Nasi zawodnicy kolejny raz pomogli rywalom
Polacy doznali drugiej porażki w Rio de Janeiro. Biało-czerwoni przegrali z mistrzami Europy Niemcami. Jutro mecz z Egiptem.
- Mam nadzieję, że wyeliminujemy wreszcie te błędy i zaczniemy grać jak faceci. Dlaczego przegraliśmy? Przez głupotę - wściekał się po meczu Karol Bielecki. Najskuteczniejszy zawodnik polskiej reprezentacji sobie wiele zarzucić nie może, ale rzeczywiście drużyna momentami podawała rękę Niemcom.

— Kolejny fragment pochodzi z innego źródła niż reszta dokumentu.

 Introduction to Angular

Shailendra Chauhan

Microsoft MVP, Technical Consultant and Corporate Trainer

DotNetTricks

Oczywiście, to rywale byli faworytem meczu z Polakami z kilku powodów - po pierwsze są aktualnym mistrzem Europy, a w rozgrywanym w Polsce turnieju spisali się znacznie lepiej od biało-czerwonych, ale także w Rio de Janeiro znacznie lepiej rozpoczęli turniej i deklarują, że przyjechali tutaj po złoto.

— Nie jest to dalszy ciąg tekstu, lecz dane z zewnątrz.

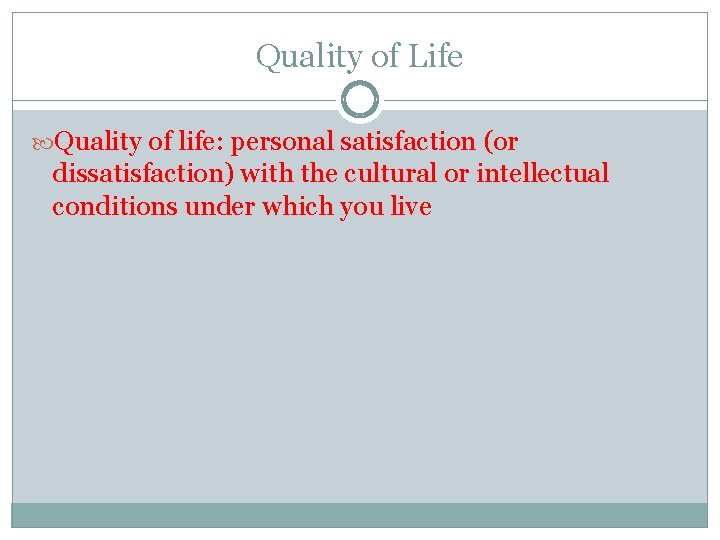 Quality of Life

Quality of life: personal satisfaction (or dissatisfaction) with the cultural or intellectual conditions under which you live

Ale było coś, co nakazywało mieć nadzieję - na mecze z Niemcami polski zespół potrafi się specjalnie mobilizować, co pokazał już wielokrotnie.
I rzeczywiście, na boisku Areny Przyszłości w Parku Olimpijskim zobaczyliśmy inny polski zespół, niż ten, który dwa dni wcześniej przegrał z Brazylią. Polacy grali ambitniej, waleczniej i przede wszystkim znacznie lepiej. Niestety, lepszy był też rywal, bo Niemcy to zespół wyraźnie mocniejszy od Brazylii.
- Wszyscy są mocni, bo to są najtrudniejsze igrzyska w historii. Nie ma tutaj żadnej słabej drużyny. Już nie ma tak, jak w latach dziewięćdziesiątych, gdy Brazylia i Argentyna były egzotycznymi drużynami. Oni wszyscy są profesjonalistami, grają we Francji, Hiszpanii, Polsce, czy Niemczech - uważa trener Polaków Tałant Dujszebajew.
- Byliśmy przez cały mecz w grze, goniliśmy za Niemcami, ale się nie udało - mówił Dujszebajew. Kto wie, czy kluczową interwencją tego nie meczu nie była piękna parada niemieckiego bramkarza przy rzucie Michała Jureckiego, który kończąc kontrę w 45. minucie mógł doprowadzić do remisu. Niemcy długo nie mogli wtedy zdobyć gola, a Polacy prawie odrobili straty. Niestety, w kolejnych minutach sytuacja się odwróciła i to biało-czerwoni nie mogli pokonać Wolffa, przez co mistrzowie Europy znów odskoczyli na cztery gole i tym razem dogonić się nie dali.
- Promyk nadziei jest, nie ma co się załamywać, ale znowu był to mecz do wygrania, a my kolejny raz popełniliśmy szkolne błędy i oddaliśmy dwa punkty. Mamy przed sobą trzy mecze, a trzy zwycięstwa ustawią nas, mam nadzieję, w dobrej sytuacji. Oczywiście, że nie będzie łatwo, a jeżeli będziemy dalej rozdawać prezenty to będziemy przegrywać - mówił Bielecki.
Biało-czerwoni kolejne spotkanie rozegrają w czwartek o godz. 16.30 czasu polskiego, gdy w Arenie Przyszłości zmierzą się z Egiptem. Chcąc awansować do olimpijskiego ćwierćfinału - z każdej grupy wychodzą po cztery zespoły - polscy gracze muszą pokonać zespół z Afryki. - Dla nas to już jest break-point. Nie wiem jak, ale musimy wygrać - dodał Dujszebajew.